Various methods have been developed for analyses of support-bound intermediates as alternative to the cleavage of intermediates from the support and their characterization in solution. One of the most common analytical tools to check the reaction progress is the colorimetric assay for specific functional groups. To check the detection of free aromatic amine function a β-naphtol test has been used. The aniline cellulose support was first treated with a acid aqueous solution of NaNO2 than with a basic aqueous solution of β-naphtol. The cellulose bead immediately changed colour from white to red. This rather sensitive assay enables the detection of even small amounts of primary aromatic amine bounded on the support, and thereby the monitoring of the enamine synthesis.
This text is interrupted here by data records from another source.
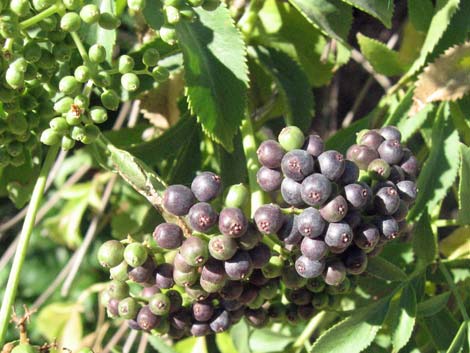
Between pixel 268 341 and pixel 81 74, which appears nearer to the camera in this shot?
pixel 81 74

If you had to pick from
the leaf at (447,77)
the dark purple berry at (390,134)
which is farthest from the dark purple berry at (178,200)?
the leaf at (447,77)

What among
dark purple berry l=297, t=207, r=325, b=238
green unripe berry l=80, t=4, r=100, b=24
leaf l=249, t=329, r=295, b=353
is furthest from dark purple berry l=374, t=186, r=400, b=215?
leaf l=249, t=329, r=295, b=353

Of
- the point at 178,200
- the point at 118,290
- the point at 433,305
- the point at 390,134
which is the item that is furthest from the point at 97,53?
the point at 433,305

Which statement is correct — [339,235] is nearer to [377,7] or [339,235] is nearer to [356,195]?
[356,195]

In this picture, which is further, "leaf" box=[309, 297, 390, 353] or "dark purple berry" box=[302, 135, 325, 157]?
"leaf" box=[309, 297, 390, 353]

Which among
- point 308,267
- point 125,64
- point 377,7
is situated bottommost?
point 308,267

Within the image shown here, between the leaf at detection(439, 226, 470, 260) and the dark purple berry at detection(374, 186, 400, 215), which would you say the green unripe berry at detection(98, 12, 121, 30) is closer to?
the dark purple berry at detection(374, 186, 400, 215)

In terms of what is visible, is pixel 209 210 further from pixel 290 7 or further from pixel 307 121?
pixel 290 7

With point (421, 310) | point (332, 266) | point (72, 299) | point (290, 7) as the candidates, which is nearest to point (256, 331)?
point (421, 310)
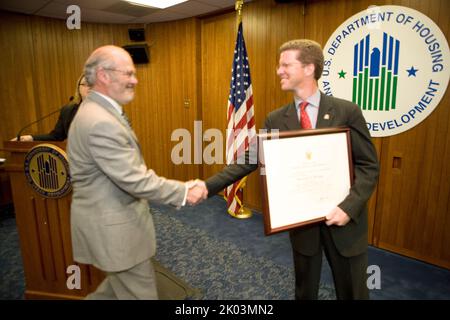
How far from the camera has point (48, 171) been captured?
2.06 meters

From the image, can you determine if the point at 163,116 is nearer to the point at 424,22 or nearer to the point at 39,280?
the point at 39,280

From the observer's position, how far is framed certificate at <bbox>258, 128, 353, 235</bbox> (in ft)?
4.61

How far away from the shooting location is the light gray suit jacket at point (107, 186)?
4.64ft

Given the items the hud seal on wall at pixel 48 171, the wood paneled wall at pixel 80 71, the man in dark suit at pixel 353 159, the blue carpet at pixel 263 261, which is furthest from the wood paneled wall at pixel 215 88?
the hud seal on wall at pixel 48 171

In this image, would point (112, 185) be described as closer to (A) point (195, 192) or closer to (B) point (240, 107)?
(A) point (195, 192)

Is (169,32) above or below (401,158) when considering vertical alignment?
above

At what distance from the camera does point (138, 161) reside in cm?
152

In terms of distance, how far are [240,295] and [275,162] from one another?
1.45 m

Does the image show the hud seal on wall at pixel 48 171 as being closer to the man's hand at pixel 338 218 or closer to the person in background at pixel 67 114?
the person in background at pixel 67 114

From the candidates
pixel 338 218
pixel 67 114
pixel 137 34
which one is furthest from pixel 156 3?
pixel 338 218

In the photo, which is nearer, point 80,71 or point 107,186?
point 107,186

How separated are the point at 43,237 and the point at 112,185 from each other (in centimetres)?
115
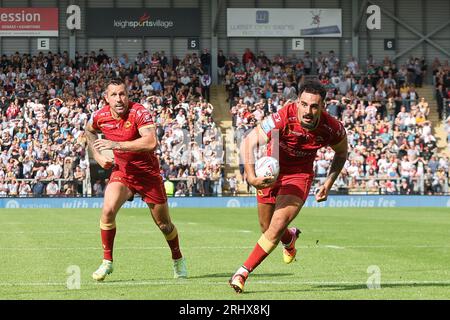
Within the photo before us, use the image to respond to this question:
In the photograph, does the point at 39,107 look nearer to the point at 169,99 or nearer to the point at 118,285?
the point at 169,99

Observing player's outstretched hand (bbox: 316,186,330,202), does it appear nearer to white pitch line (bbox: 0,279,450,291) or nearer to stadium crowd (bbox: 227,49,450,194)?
white pitch line (bbox: 0,279,450,291)

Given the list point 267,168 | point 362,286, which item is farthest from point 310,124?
point 362,286

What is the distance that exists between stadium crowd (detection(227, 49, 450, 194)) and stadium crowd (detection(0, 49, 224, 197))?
1881 mm

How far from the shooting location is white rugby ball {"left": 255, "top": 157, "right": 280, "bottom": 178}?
11156mm

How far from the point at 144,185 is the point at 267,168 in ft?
8.36

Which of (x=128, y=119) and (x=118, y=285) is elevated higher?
(x=128, y=119)

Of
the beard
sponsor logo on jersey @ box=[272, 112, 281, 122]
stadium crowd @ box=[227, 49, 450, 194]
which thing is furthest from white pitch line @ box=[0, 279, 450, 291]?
stadium crowd @ box=[227, 49, 450, 194]

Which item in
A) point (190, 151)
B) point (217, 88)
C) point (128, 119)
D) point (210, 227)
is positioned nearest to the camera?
point (128, 119)

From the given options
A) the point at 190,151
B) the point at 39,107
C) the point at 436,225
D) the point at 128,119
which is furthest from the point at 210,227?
the point at 39,107

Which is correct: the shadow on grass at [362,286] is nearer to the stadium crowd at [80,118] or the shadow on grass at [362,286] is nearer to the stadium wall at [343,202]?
the stadium crowd at [80,118]
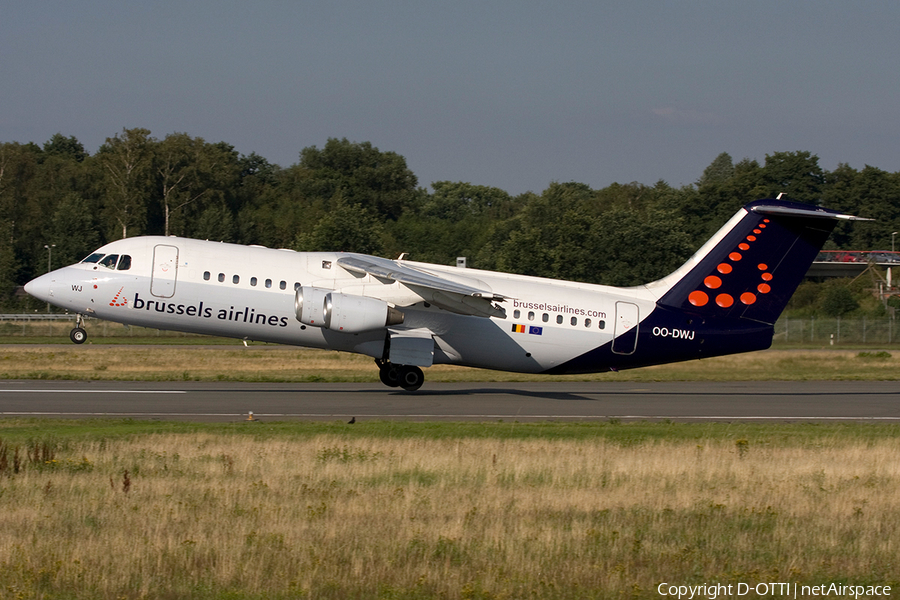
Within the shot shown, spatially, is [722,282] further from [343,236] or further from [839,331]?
[343,236]

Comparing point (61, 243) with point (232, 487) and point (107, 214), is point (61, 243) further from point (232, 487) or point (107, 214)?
point (232, 487)

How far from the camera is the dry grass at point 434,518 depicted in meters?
9.06

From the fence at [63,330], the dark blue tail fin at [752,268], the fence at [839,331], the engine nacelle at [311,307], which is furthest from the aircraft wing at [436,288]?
the fence at [839,331]

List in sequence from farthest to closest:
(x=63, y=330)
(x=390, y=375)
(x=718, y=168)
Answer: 1. (x=718, y=168)
2. (x=63, y=330)
3. (x=390, y=375)

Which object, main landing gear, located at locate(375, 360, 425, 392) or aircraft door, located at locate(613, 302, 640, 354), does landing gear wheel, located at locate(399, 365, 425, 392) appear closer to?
main landing gear, located at locate(375, 360, 425, 392)

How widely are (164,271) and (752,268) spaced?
1644 centimetres

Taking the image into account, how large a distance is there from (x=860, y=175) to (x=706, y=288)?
88.4 meters

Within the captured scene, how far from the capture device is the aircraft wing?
23422mm

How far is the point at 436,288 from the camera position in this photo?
2342cm

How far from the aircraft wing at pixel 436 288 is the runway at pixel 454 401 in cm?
256

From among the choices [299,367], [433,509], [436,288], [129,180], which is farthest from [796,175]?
[433,509]

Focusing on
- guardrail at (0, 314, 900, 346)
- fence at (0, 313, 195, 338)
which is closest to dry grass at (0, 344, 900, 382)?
fence at (0, 313, 195, 338)

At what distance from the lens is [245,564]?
9305 mm

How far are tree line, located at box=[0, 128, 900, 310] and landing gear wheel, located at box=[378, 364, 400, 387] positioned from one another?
142ft
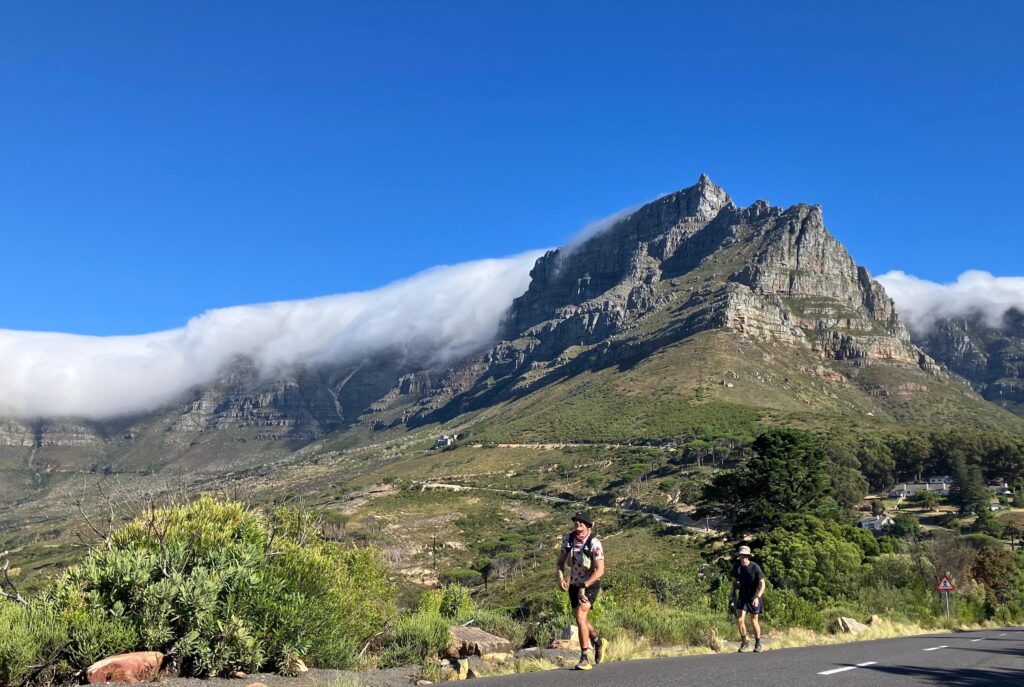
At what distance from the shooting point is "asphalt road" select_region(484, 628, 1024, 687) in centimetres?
895

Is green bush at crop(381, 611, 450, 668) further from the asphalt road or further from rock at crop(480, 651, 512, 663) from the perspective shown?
the asphalt road

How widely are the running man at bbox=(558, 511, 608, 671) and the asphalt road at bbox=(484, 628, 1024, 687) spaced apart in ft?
1.54

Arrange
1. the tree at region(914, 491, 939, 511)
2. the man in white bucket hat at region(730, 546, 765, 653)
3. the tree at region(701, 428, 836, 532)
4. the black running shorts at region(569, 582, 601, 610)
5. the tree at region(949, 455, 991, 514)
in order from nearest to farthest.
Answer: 1. the black running shorts at region(569, 582, 601, 610)
2. the man in white bucket hat at region(730, 546, 765, 653)
3. the tree at region(701, 428, 836, 532)
4. the tree at region(949, 455, 991, 514)
5. the tree at region(914, 491, 939, 511)

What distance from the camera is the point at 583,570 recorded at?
1019 cm

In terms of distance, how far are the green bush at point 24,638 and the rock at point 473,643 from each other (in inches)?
255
However, in all cases, a cellulose sample was analysed by IR (KBr pellet) and showed strong absorption bands at 1690, 1640 and 1575 cm–1 that were absent in the parent aniline-cellulose. This IR spectrum indicated the presence of a carbonyl-containing compound bound to solid support 4. Also the formation of the heterocycles was easily monitored both by a colorimetric assay on cellulose bead and checking the solution by TLC. Iron (III) was able to do a intensely coloured complex (rust-brown) with enolizable ketones. Therefore, this old colorimetric assay is suitable and sensitive to detect the presence (absence) of β-dicarbonyl compounds on solid support. Cellulose-bounded aniline and N-methyl-aminomethylated polystyrene gave comparable results, whereas using the piperazinomethyl polystyrene, no reactivity has been observed. (Ring closure to form a heterocycle was tested successful with hydrazine and hydroxylamine). (Note: positive to β-naphtol test and negative to FeCl3 test).
Post-cyclisation IR analysis of the cellulose sample showed that the carbonyl bands have disappeared.
3 Conclusion
In summary, we have described the synthesis of libraries of substituted pyrazoles and isoxazoles starting from different β-keto-esters or β-keto-amides. Through the use of a modified Bredereck’s reagent in an ‘one-pot’ reaction, we have prepared a enaminone cellulose bound support, intermediate for the solid phase synthesis of heterocycles using ‘catch & release’ approach. In addition, this method uses a new low-cost and versatile biopolymer, under very mild condition.
Acknowledgements
The work was financially supported by the University of Sassari (Fondi MIUR ex 40% 2001).